A posteriori ratemaking in insurance uses a Bayesian credibility model to upgrade the current premiums of a contract by taking into account policyholders' attributes and their claim history. Most data-driven models used for this task are mathematically intractable, and premiums must be then obtained through numerical methods such as simulation such MCMC. However, these methods can be computationally expensive and prohibitive for large portfolios when applied at the policyholder level. Additionally, these computations become ``black-box" procedures as there is no expression showing how the claim history of policyholders is used to upgrade their premiums. To address these challenges, this paper proposes the use of a surrogate modeling approach to inexpensively derive a closed-form expression for computing the Bayesian credibility premiums for any given model. As a part of the methodology, the paper introduces the ``credibility index", which is a summary statistic of a policyholder's claim history that serves as the main input of the surrogate model and that is sufficient for several distribution families, including the exponential dispersion family. As a result, the computational burden of a posteriori ratemaking for large portfolios is therefore reduced through the direct evaluation of the closed-form expression, which additionally can provide a transparent and interpretable way of computing Bayesian premiums.
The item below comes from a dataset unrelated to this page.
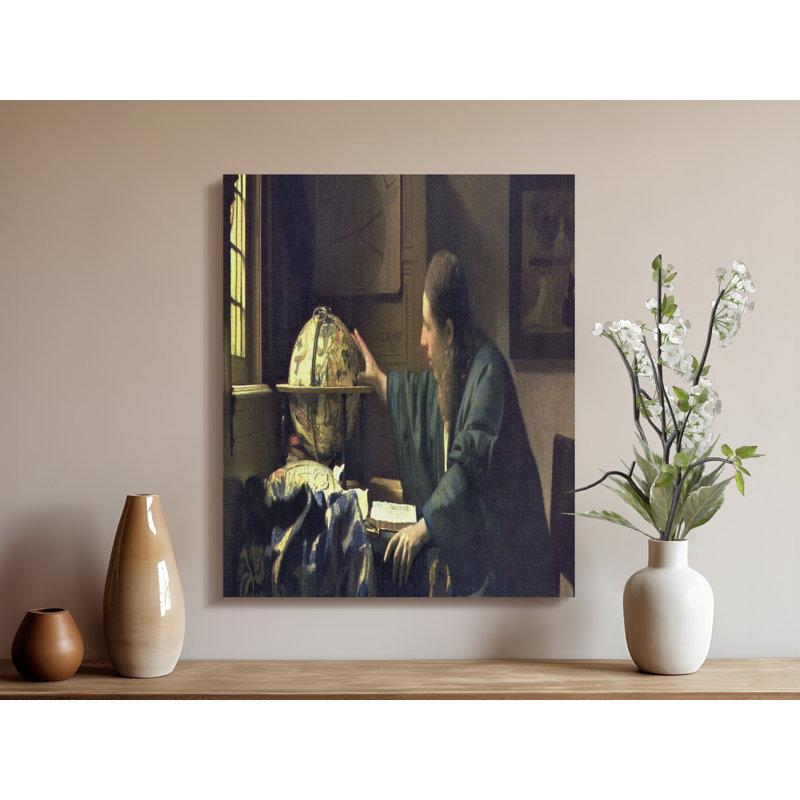 1 Piece Wrapped Canvas Wall Art Set, 30.48 cm H x 22.86 cm W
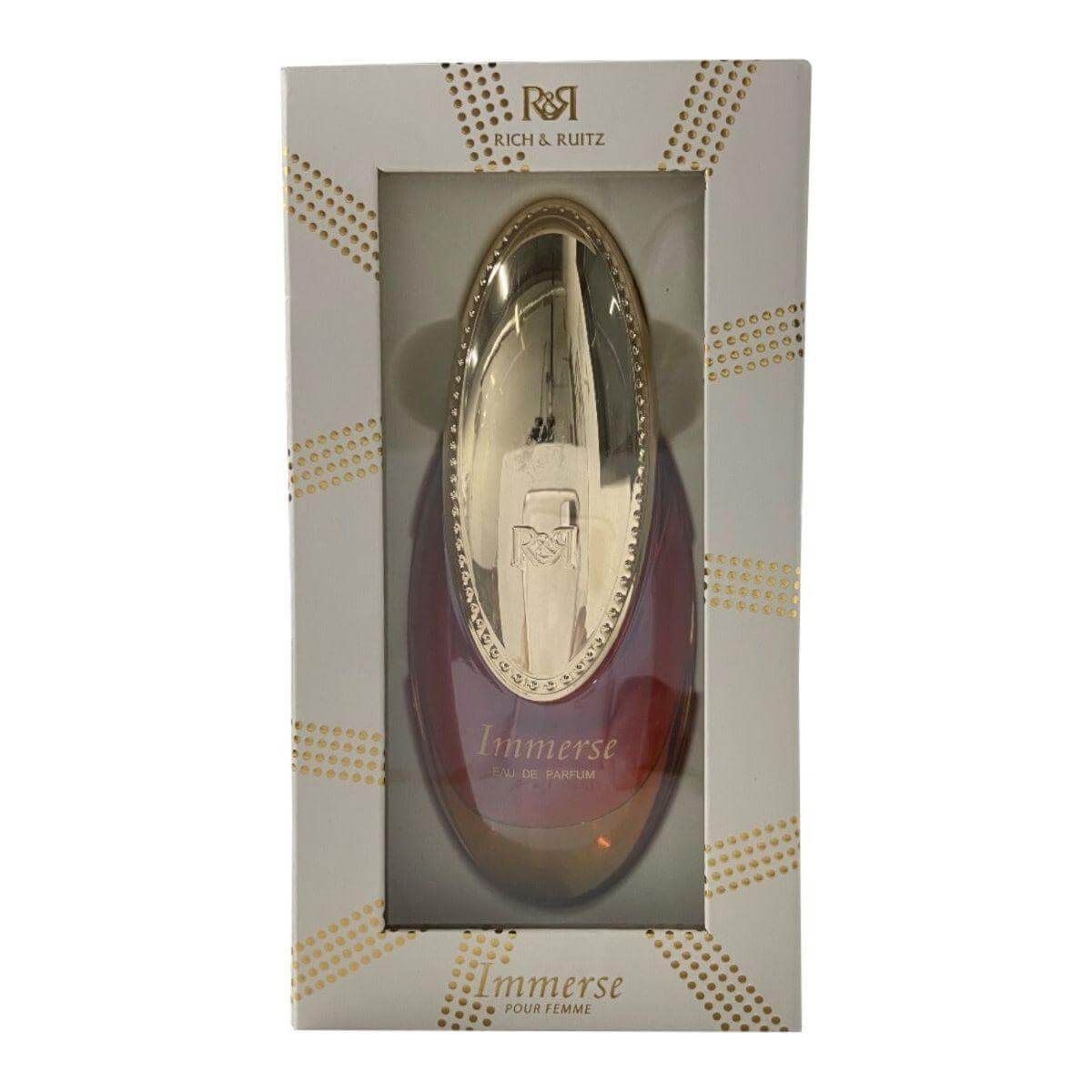 Immerse by Rich & Ruitz perfume for women EDP 2.66 oz New in Box 6291100138418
翻译：保险后验费率厘定使用贝叶斯可信度模型，通过考虑保单持有人的属性及其索赔历史来更新当前合同保费。大多数用于此任务的数据驱动模型在数学上难以处理，必须通过数值方法（如MCMC模拟）获取保费。然而，当应用于单个保单持有人层面时，这些方法对于大规模组合可能产生高昂的计算成本，甚至难以实施。此外，由于缺乏显示如何利用保单持有人索赔历史更新保费的表达式，这些计算过程成为"黑箱"操作。为解决这些挑战，本文提出采用代理建模方法，以低成本推导任意模型的贝叶斯可信度保费闭合表达式。作为方法论的一部分，本文引入"可信度指数"——该指标是保单持有人索赔历史的汇总统计量，作为代理模型的主要输入，且对包括指数分散族在内的多个分布族具有充分性。通过直接评估闭合表达式，大规模组合的后验费率厘定计算负担得以降低，同时该方法还能提供透明可解释的贝叶斯保费计算方式。